When writing out the listing below, reproduce every word exactly and skip the pictures.
★ ★ ★ ★ ★ ★ ★
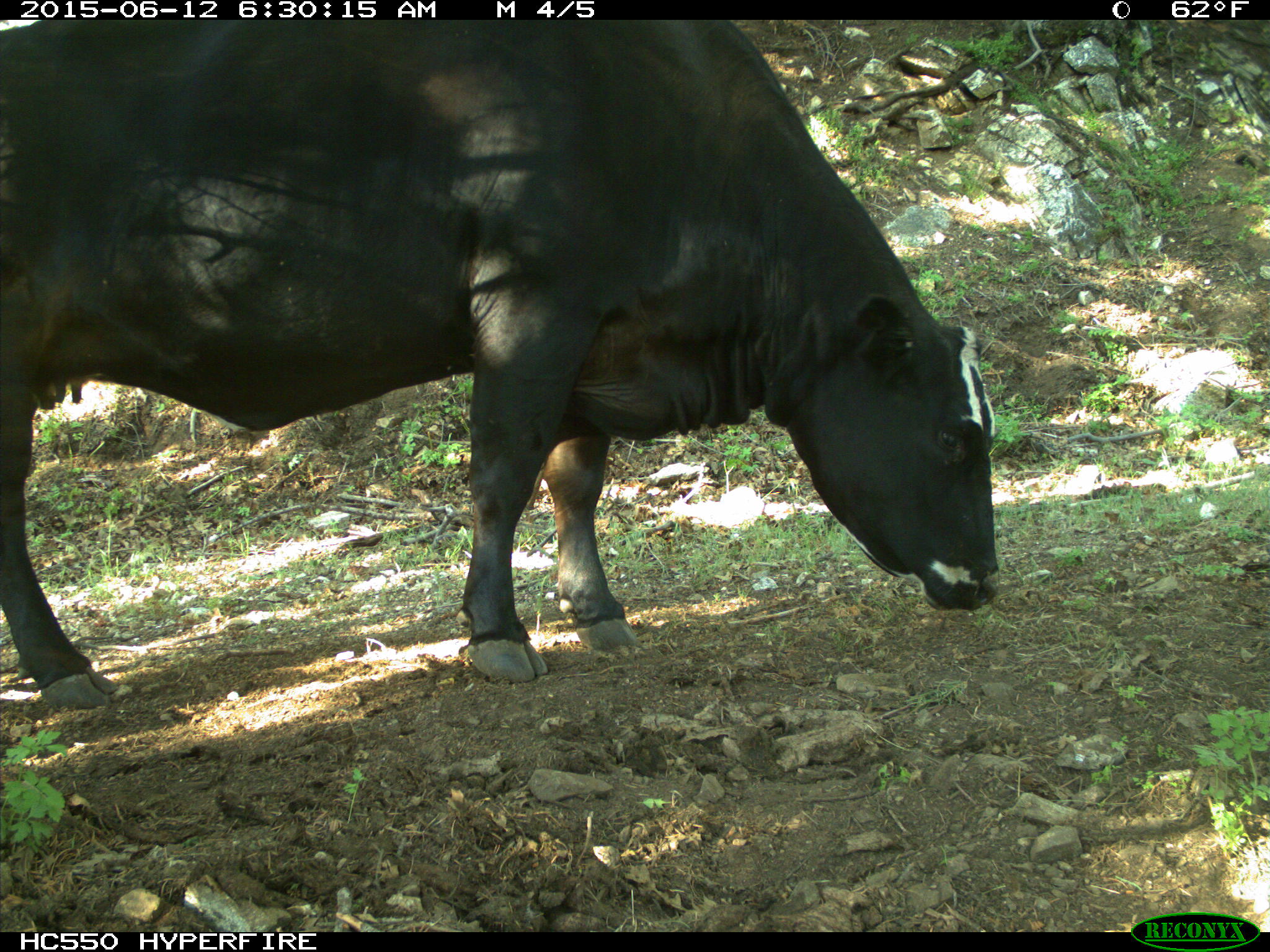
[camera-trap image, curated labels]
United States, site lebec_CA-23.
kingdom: Animalia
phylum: Chordata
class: Mammalia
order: Artiodactyla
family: Bovidae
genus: Bos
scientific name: Bos taurus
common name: domestic cow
Bos taurus (domestic cow).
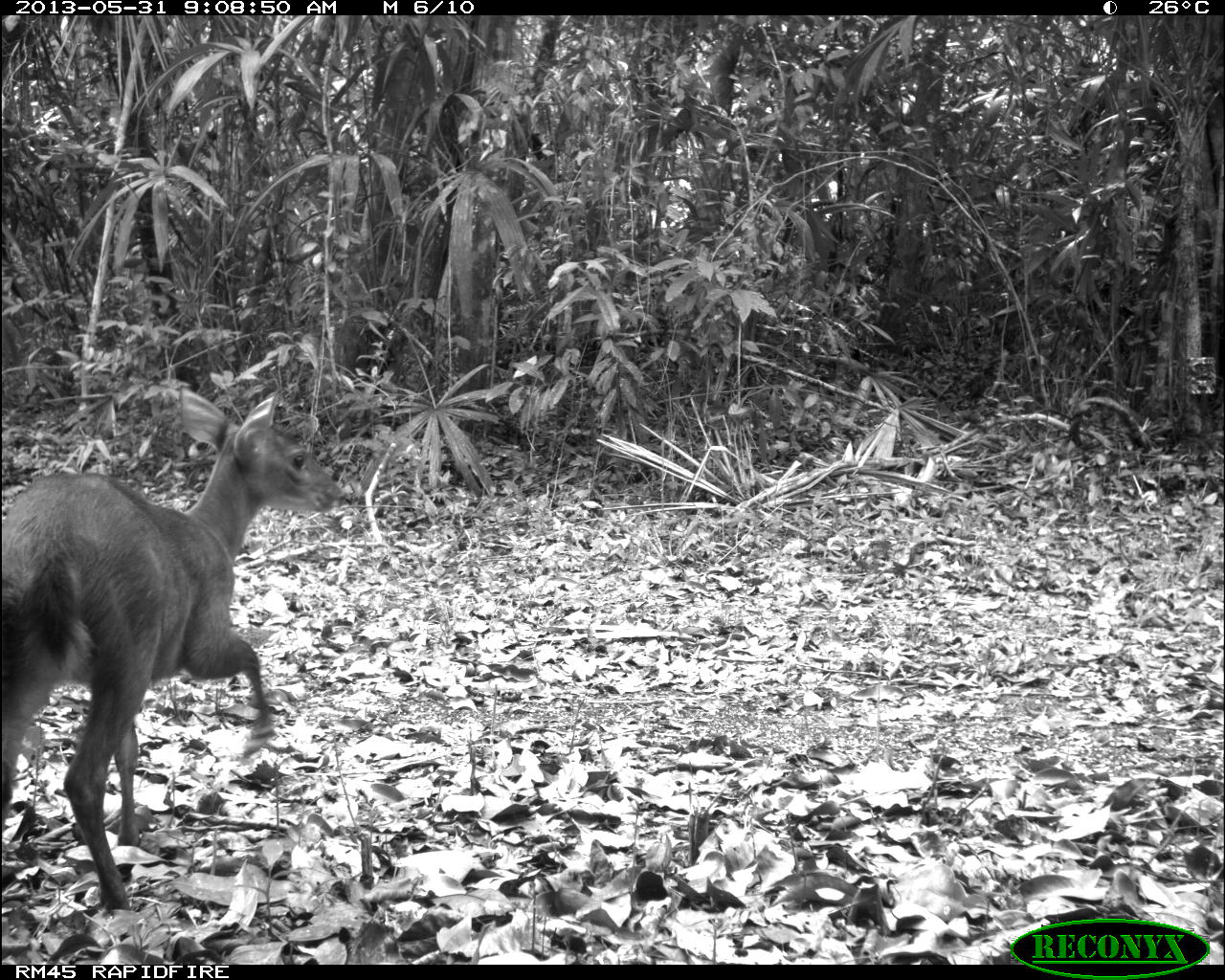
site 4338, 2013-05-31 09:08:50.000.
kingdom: Animalia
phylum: Chordata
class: Mammalia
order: Artiodactyla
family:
★ ★ ★ ★ ★ ★ ★
• [RESULT OF THIS EXERCISE]:
[camera-trap image, curated labels]
United States, site lebec_CA-23.
kingdom: Animalia
phylum: Chordata
class: Mammalia
order: Artiodactyla
family: Bovidae
genus: Bos
scientific name: Bos taurus
common name: domestic cow
Bos taurus (domestic cow).
site 4338, 2013-05-31 09:08:50.000.
kingdom: Animalia
phylum: Chordata
class: Mammalia
order: Artiodactyla
family:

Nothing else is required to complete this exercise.